Quoted passage ->

▬▬▬▬▬▬▬▬▬▬

Reputation: 121
i am working on web scraping using beautifulsoup and trying to get links in a html page for given list of urls.
suppose if i want to get facebook and twitter links in a page, I tried
urls_list = ['www.facebook.com','www.apps.facebook.com', 'www.twitter.com']
reg = re.compile(i for i in urls_list)
print soup('a',{'href':reg})
and
soup = BeautifulSoup(html_source)
reg = re.compile(r"(http|https)://(www.[apps.]facebook|twitter).com/\w+")
print soup('a',{'href':reg})
above code is not working and retrieving all urls in a page. please bear with my little knowledge in regex and python
Upvotes: 0
Views: 430
Reputation: 1124768
You need to produce a valid regular expression:
reg = re.compile(r"^https?://www\.(apps\.)?(facebook|twitter)\.com/[\w-]+")
Quick demo:
>>> reg = re.compile(r"^https?://www\.(apps\.)?(facebook|twitter)\.com/[\w-]+")
>>> reg.search('https://www.apps.facebook.com/hello_world')

▬▬▬▬▬▬▬▬▬▬

Data ->
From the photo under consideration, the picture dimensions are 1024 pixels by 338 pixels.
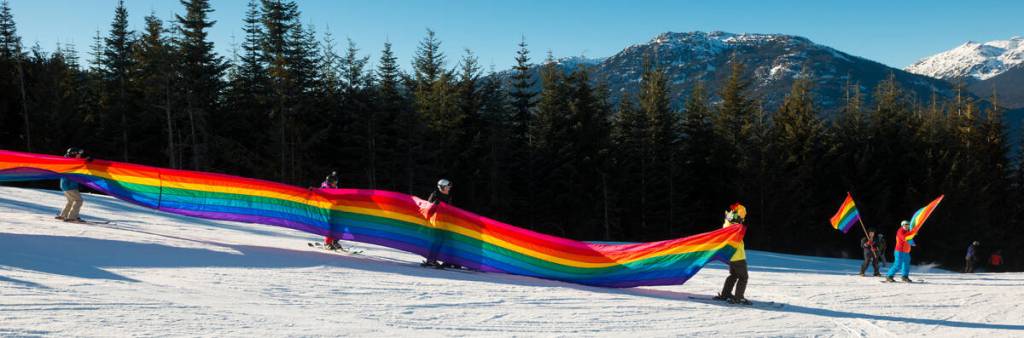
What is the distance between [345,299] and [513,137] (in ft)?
116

▬▬▬▬▬▬▬▬▬▬

Problems ->
1/ According to the forum thread about matching Facebook and Twitter links with regex, which library is the asker using for web scraping?
2/ From the regex thread, write out the passage from "Reputation: 121" to "i in urls_list)".
3/ Pick up the forum thread on matching Facebook and Twitter links with regex after its last line and continue it.

In response ->
1/ BeautifulSoup.

2/
Reputation: 121
i am working on web scraping using beautifulsoup and trying to get links in a html page for given list of urls.
suppose if i want to get facebook and twitter links in a page, I tried
urls_list = ['www.facebook.com','www.apps.facebook.com', 'www.twitter.com']
reg = re.compile(i for i in urls_list)

3/
<_sre.SRE_Match object at 0x105fe39b0>
>>> reg.search('http://www.facebook.com/hello_world')
<_sre.SRE_Match object at 0x105fe3918>
>>> reg.search('http://www.twitter.com/hello_world')
<_sre.SRE_Match object at 0x105fe39b0>
>>> reg.search('http://www.twitters.com/')
>>> reg.search('http://www.twitter.com/')
>>> reg.search('http://twitter.com/hello')
The syntax [...]
creates a character class; anything within that class matches; [apps.]
is the same as [aps.]
in that it'll match either an a
, a p
, an s
or a .
dot. Outside of character classes, .
matches any character.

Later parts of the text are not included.